Çalışanların en büyük ezayı sokağa çıkma yasaklarının olduğu periyotlarda yaşadığını söyleyen Bayazıt, “Bu periyotta ruhsal ve fizikî zorluklar daha fazla. Fakat 1 Haziran tarihinden itibaren olağanlaşma ile birlikte konuttan çalışanlarda bir rahatlama gözlemliyoruz” dedi. Bilhassa karantina devrinde işe başlayanların kurumsal kültürü ve toplumsallaşma ortamını bulamadığını aktaran Bayazıt, “Karantina ile birlikte iş dünyasına adım atanlar ofislere gelmek istiyor” biçiminde konuştu.
Evliler kendilerine daha az vakit ayırıyor
– Evli olanlar olmayanlara kıyasla konut işleri için daha fazla mühlet harcarken; kendilerine daha az vakit ayırabiliyor.
– Çocuk sahibi olanlar, olmayanlara kıyasla idman yapma, işten uzak güzel vakit geçirme üzere kendileri için gözetici ve dinlendirici davranışları daha az sergileyebiliyor. Ayrıyeten iş ve aile alanları ortasında daha fazla çatışma yaşamaktalar.
– Kalabalık ailelerdeki bireylere kıyasla, konutta sadece 1 kişi ile birlikte yaşayanlar meskene daha az, kendilerine daha fazla vakit ayırmakta ve ailevi rolleri iş sorumluluklarını daha az engellemekte.
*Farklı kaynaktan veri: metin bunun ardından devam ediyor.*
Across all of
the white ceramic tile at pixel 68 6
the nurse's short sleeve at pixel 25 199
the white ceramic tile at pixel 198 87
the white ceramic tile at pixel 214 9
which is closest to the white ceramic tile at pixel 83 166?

– Pandemi periyodunda konuttan çalışmaya başlayanların, daha evvel tecrübesi olanlara kıyasla teknolojik zorlukları (teknostres) daha fazla yaşadığı görülmekte.
Erkekler daha rahat
Sabancı Üniversitesi’nden Doç. Dr. Mahmut Bayazıt, İstanbul Üniversitesi Psikoloji Bölümü’nden Doç. Dr. İlknur Özalp Türetgen, Arş. Gör. Ferhat Ayyıldız ve Arş. Gör. Jülide Ece Kosova tarafından TÜBİTAK takviyesi ile 8 hafta boyunca gerçekleşirken çalışmanın öteki sonuçlarına ise şu halde:
– Bayanlar bu periyotta erkeklere nazaran daha fazla fizikî zorlanma yaşadı.
– Bekarlar evli olanlara kıyasla fizikî ve ruhsal olarak daha fazla zorlandı.
– Kıdem mühleti arttıkça ruhsal zorlanmanın marjinal seviyede azaldı.
– Gelir seviyesi arttıkça daha az fizikî zorlanma yaşadıkları görülüyor.
– Meskenden çalışılan gün sayısı arttıkça ruhsal zorlanma da yükseliyor.
Vakit denetimi
– Çalışmaya nazaran otonomi (zamanını denetim edebilme) seviyesi daha yüksek olan bireylerde, daha düşük seviyede fizikî ve ruhsal zorlanma yaşandığı gözlenmiştir.
Yönetici dayanağı
– Bireylerin yöneticilerinden algıladıkları toplumsal takviye arttıkça fizikî ve ruhsal zorlanmanın azaldığı görülmektedir. Buna nazaran, yöneticilerinden düşük seviyede toplumsal takviye algılayan bireylerin, yaşadıkları fizikî zorlanmada azalma olmadığı görülmekte.
Nasıl değişti?
– Karantina devrinin sona erdiği 1 Haziran’ın akabinde işe ve konuta ayrılan müddet süratle artarken kendine ayrılan müddet düştü.
– Fizikî ve ruhsal zorlanma seviyeleri haftalar ortasında azaldı.
– İş-aile ve aile-iş çatışması seviyeleri haftalar ortasında azaldı.
– Memnuniyet seviyesi ise artış eğilimi gösterdi.